When, early onto this process, I asked the patients how exactly they made their decision, they would look at me strangely. After all, I had asked them to guess, which entails by definition that there was no guiding logic or reasoning used to arrive at their answer. But my question, stupid as it was, reflects my complete astonishment that what appears to the patient as a purely random choice is consistently the correct answer.

What’s going on here? The mystery of stereo #9 resembles a well-known funding in neuroscience called blindsight. Patients who’ve sustained damage to their visual pathways and are completely blind can nonetheless tell the difference between some images, say an X and O, at better-than-average chances. The running theory is that, although no visual information is available to their conscious mind, something about the stimuli is influencing their guesses on a subconscious level.

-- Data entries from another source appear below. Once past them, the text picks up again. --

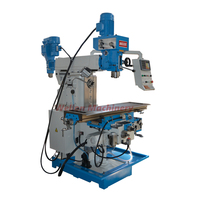 Machine de fraisage à alimentation automatique Wellon ZX6350ZA avec tête de fraisage électrique optionnelle, machine de perçage et de fraisage verticale et horizontale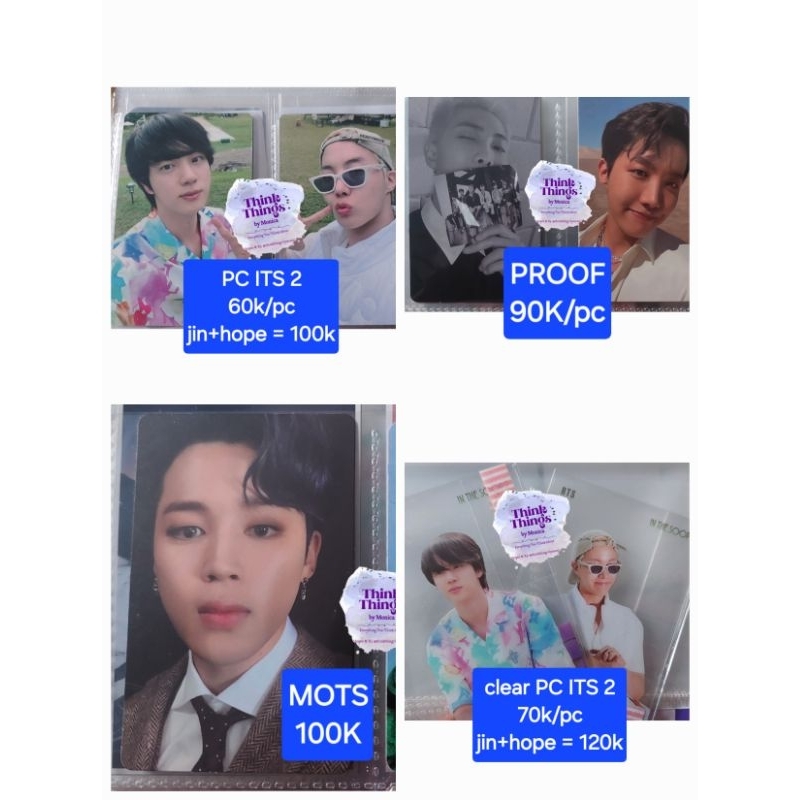 OFFICIAL PC BTS - ITS 2, MOTS, PROOF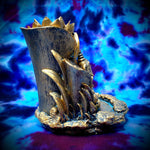 5" Bronze Ganesh Backflow Incense Burner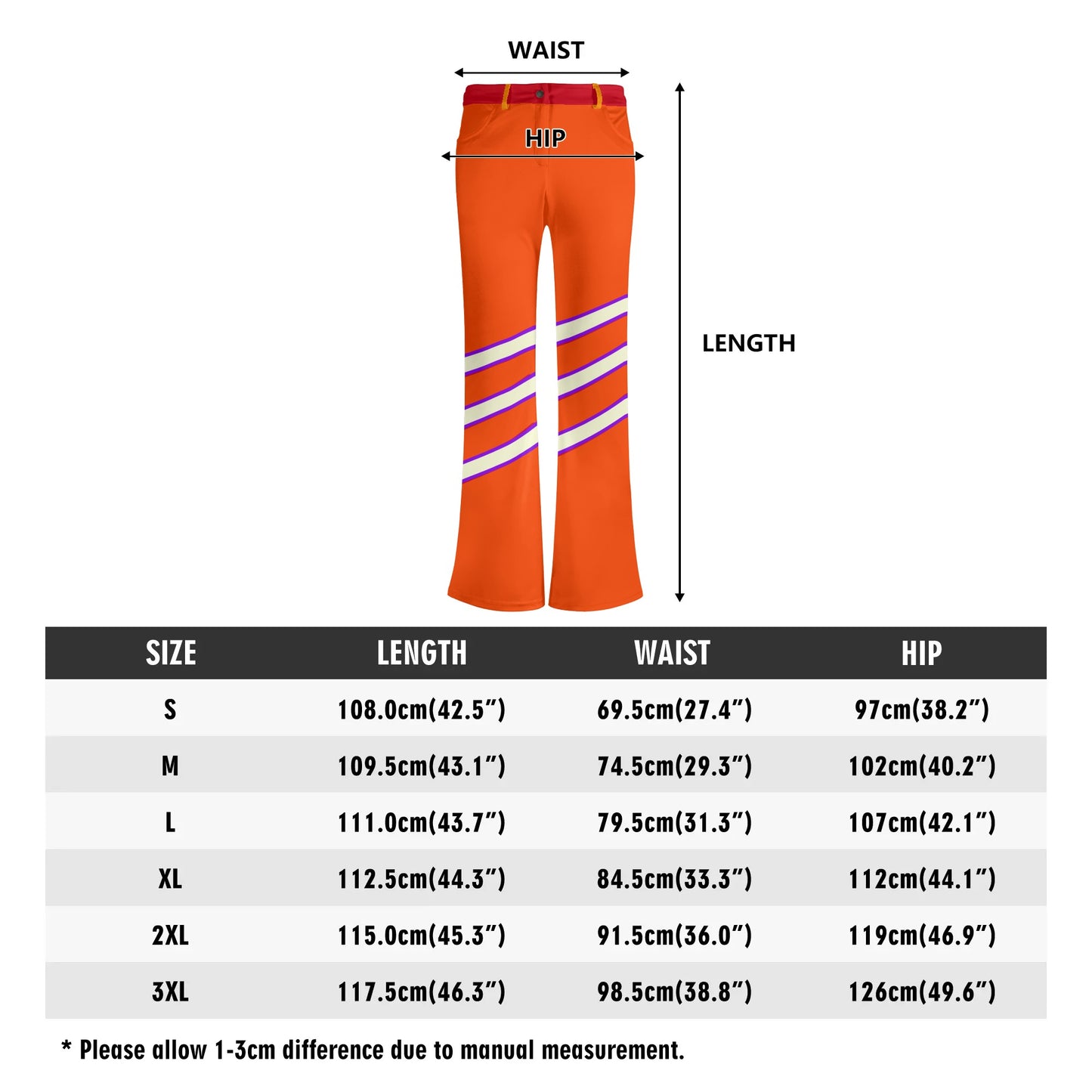 G.S.G Ghost Star Girl Womens Dark Orange Pants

When the patient guesses on the ninth diamond on the stereogram, a similar thing is happening. The visual information which leads them to the correct answer isn’t discernible to their consciousness — but this doesn’t prevent it from existing.

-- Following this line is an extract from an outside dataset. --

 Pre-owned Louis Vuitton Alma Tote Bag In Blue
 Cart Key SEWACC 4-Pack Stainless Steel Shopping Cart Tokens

So stereo #9 represents, to the optical technician, an enduring reminder of the existence of an unconscious domain of knowledge, and the undeniable influence it has on our behavior.

The handheld tonometer: a minor bioethical dilemma

A screening test which weighs heavily on the mind of the optometry patient is the air-puff test. This test, which is known officially as air-puff tonometry, administers a slight puff of air to the eye while measuring the resulting curvature of its front surface, thereby measuring the intraocular pressure.

At the optometry clinic where I work, we forego the dreaded air-puff tonometry for a handheld device. This device is unanimously better received by patients, and in stark contrast to the air-puff, which results in an extremely startling and uncomfortable sensation, it gives nothing but a slight brushing feeling to the eyes, as if there was only an eyelash caught in it.

There’s one complicating factor, however. If you investigate the two tests in depth, you find that the handheld tonometer is actually much more brutal than the air-puff. Whereas the air-puff makes no physical contact with the patient, the handheld shoots out a tiny probe which touches the front surface of the eye repeatedly. Even worse, when loading the device with a new probe, it gives the appearance of a needle — a word which, even just mentioned in the same sentence as ‘eye’, is enough to disturb the squeamish.

As a general rule, the technician is obliged to give a brief description of each test before administering it, in order to sufficiently prepare and inform the patient. This, then, immediately prompts an important question. Should the technician be straightforward about the mechanisms of the handheld tonometer, namely, that it makes contact with the surface of the eye?

Although it may be considered a somewhat trivial matter, this issue has all the makings of a proper bioethical dilemma. Specifically, it questions the nature of disclosure between healthcare provider and patient. Whereas before, the model of healthcare interactions was a predominantly patriarchal one, with the doctor making the ultimate determination as to what information was important to reveal, modern health care has transitioned into a more cooperative culture which honors the autonomy of the patient, who has the right to be informed of the complete thought-process of the doctor. Under this framework, intentionally withholding information becomes problematic.

Equivocating as to the exact mechanism of the handheld tonometer, especially when the patient asks directly, would amount to a minor regression into the patriarchal model, insofar as the technician is making the determination that it’s better for the patient not to know. And yet, there are good reasons to do so. Patients are, without exception, made more uncomfortable when they understand exactly how the handheld tonometer works, and in these cases even they might admit that they would have preferred not to know.

An optometric reiteration of a perennial and decidedly human question: can the truth hurt us, and if so, are we right to obscure it?